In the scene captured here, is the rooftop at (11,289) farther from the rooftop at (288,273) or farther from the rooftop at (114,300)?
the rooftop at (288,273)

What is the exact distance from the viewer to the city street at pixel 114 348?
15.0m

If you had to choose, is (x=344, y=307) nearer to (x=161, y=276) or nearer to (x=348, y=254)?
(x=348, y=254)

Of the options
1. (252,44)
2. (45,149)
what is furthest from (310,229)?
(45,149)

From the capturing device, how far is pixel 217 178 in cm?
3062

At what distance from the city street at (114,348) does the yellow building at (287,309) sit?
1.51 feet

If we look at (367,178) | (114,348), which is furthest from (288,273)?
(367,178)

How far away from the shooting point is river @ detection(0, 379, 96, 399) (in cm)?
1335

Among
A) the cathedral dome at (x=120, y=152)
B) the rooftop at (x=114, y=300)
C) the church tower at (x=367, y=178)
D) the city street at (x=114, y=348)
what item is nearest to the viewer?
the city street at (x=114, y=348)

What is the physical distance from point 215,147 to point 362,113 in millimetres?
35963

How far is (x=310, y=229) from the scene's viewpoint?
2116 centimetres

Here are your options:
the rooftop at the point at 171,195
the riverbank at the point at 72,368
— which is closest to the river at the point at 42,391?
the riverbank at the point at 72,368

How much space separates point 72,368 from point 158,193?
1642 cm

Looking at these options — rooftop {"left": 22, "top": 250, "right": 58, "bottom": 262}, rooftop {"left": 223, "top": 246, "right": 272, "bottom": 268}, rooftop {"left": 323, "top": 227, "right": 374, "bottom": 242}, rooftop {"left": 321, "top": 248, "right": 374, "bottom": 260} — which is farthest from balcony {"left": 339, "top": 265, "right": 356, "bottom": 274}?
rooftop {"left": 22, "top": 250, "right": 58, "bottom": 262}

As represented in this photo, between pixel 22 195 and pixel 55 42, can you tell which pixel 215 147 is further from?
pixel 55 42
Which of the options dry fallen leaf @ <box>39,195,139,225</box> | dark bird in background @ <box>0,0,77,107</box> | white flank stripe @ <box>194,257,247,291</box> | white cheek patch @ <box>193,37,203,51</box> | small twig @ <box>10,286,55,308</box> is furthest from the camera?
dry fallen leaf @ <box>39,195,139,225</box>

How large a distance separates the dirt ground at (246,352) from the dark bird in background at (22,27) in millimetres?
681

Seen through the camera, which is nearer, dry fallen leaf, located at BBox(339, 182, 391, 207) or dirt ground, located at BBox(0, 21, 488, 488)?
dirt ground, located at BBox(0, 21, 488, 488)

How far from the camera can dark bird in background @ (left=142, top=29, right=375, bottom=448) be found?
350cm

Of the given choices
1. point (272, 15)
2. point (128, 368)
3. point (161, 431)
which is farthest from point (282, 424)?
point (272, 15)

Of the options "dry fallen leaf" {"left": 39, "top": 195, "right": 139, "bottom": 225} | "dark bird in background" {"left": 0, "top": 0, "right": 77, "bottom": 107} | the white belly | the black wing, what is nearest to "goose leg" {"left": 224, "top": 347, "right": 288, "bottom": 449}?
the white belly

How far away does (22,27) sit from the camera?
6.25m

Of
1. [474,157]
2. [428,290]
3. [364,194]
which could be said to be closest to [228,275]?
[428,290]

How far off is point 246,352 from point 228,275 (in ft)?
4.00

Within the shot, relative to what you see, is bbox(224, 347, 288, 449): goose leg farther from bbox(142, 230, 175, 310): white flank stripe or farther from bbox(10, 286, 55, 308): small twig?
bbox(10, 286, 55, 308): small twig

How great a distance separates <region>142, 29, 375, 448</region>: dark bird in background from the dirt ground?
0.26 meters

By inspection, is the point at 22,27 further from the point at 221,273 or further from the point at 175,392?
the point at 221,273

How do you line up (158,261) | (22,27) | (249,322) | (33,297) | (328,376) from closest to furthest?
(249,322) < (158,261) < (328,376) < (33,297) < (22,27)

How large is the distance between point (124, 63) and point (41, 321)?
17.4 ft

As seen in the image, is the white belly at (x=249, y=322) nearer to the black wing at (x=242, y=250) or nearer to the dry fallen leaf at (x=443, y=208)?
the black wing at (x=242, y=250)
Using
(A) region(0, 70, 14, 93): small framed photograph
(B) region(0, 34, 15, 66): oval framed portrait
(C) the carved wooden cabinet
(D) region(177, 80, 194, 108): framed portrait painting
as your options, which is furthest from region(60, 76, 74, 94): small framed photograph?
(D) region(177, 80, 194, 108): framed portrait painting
*****
__TASK OBJECTIVE__: All entries must be repeated verbatim.

__RESPONSE TO THIS EXERCISE__:
In the scene captured here, is the rooftop at (11,289) farther from the rooftop at (288,273) or farther from the rooftop at (114,300)?
the rooftop at (288,273)

What is the exact distance from the viewer to the city street at pixel 114 348?
15.0m

If you had to choose, is (x=344, y=307) nearer to (x=161, y=276) or nearer to (x=348, y=254)?
(x=348, y=254)

Of the options
1. (252,44)
2. (45,149)
what is furthest from (310,229)?
(45,149)

From the capturing device, how far is pixel 217 178 in cm?
3062

At what distance from the city street at (114,348) does the yellow building at (287,309) sit?
1.51 feet

If we look at (367,178) | (114,348), which is furthest from (288,273)?
(367,178)

How far away from the shooting point is river @ detection(0, 379, 96, 399) (in cm)?
1335

Among
A) the cathedral dome at (x=120, y=152)
B) the rooftop at (x=114, y=300)
C) the church tower at (x=367, y=178)
D) the city street at (x=114, y=348)
what item is nearest to the viewer?
the city street at (x=114, y=348)

What is the physical distance from point 215,147 to point 362,113 in millimetres?
35963

How far is (x=310, y=229) from the scene's viewpoint?
2116 centimetres

Here are your options:
the rooftop at the point at 171,195
the riverbank at the point at 72,368
— which is closest to the river at the point at 42,391?
the riverbank at the point at 72,368

How much space separates point 72,368 from point 158,193?
1642 cm

Looking at these options — rooftop {"left": 22, "top": 250, "right": 58, "bottom": 262}, rooftop {"left": 223, "top": 246, "right": 272, "bottom": 268}, rooftop {"left": 323, "top": 227, "right": 374, "bottom": 242}, rooftop {"left": 321, "top": 248, "right": 374, "bottom": 260} — which is farthest from balcony {"left": 339, "top": 265, "right": 356, "bottom": 274}?
rooftop {"left": 22, "top": 250, "right": 58, "bottom": 262}

As represented in this photo, between pixel 22 195 and pixel 55 42, can you tell which pixel 215 147 is further from?
pixel 55 42
Which of the options dry fallen leaf @ <box>39,195,139,225</box> | dark bird in background @ <box>0,0,77,107</box> | white flank stripe @ <box>194,257,247,291</box> | white cheek patch @ <box>193,37,203,51</box> | small twig @ <box>10,286,55,308</box> is furthest from the camera?
dry fallen leaf @ <box>39,195,139,225</box>

How large a distance separates the dirt ground at (246,352) from the dark bird in background at (22,27) in millimetres?
681

Seen through the camera, which is nearer, dry fallen leaf, located at BBox(339, 182, 391, 207) or dirt ground, located at BBox(0, 21, 488, 488)?
dirt ground, located at BBox(0, 21, 488, 488)

How far from the camera can dark bird in background @ (left=142, top=29, right=375, bottom=448) be found?
350cm

Of the given choices
1. point (272, 15)
2. point (128, 368)
3. point (161, 431)
which is farthest from point (282, 424)?
point (272, 15)

Of the options "dry fallen leaf" {"left": 39, "top": 195, "right": 139, "bottom": 225} | "dark bird in background" {"left": 0, "top": 0, "right": 77, "bottom": 107} | the white belly | the black wing, what is nearest to "goose leg" {"left": 224, "top": 347, "right": 288, "bottom": 449}?
the white belly

How far away does (22,27) sit from the camera?
6.25m

Of
1. [474,157]
2. [428,290]
3. [364,194]
which could be said to be closest to [228,275]?
[428,290]

How far off is point 246,352 from point 228,275 (in ft)?
4.00

Within the shot, relative to what you see, is bbox(224, 347, 288, 449): goose leg farther from bbox(142, 230, 175, 310): white flank stripe or farther from bbox(10, 286, 55, 308): small twig?
bbox(10, 286, 55, 308): small twig

How great a distance separates <region>142, 29, 375, 448</region>: dark bird in background from the dirt ground?
0.26 meters

By inspection, is the point at 22,27 further from the point at 221,273 or further from the point at 175,392?
the point at 221,273

How do you line up (158,261) | (22,27) | (249,322) | (33,297) | (328,376) from closest to furthest?
(249,322) < (158,261) < (328,376) < (33,297) < (22,27)

How large is the distance between point (124, 63) and point (41, 321)?
17.4 ft

As seen in the image, is the white belly at (x=249, y=322) nearer to the black wing at (x=242, y=250) or nearer to the dry fallen leaf at (x=443, y=208)?
the black wing at (x=242, y=250)
Using
(A) region(0, 70, 14, 93): small framed photograph
(B) region(0, 34, 15, 66): oval framed portrait
(C) the carved wooden cabinet
(D) region(177, 80, 194, 108): framed portrait painting
as your options, which is furthest from region(60, 76, 74, 94): small framed photograph?
(D) region(177, 80, 194, 108): framed portrait painting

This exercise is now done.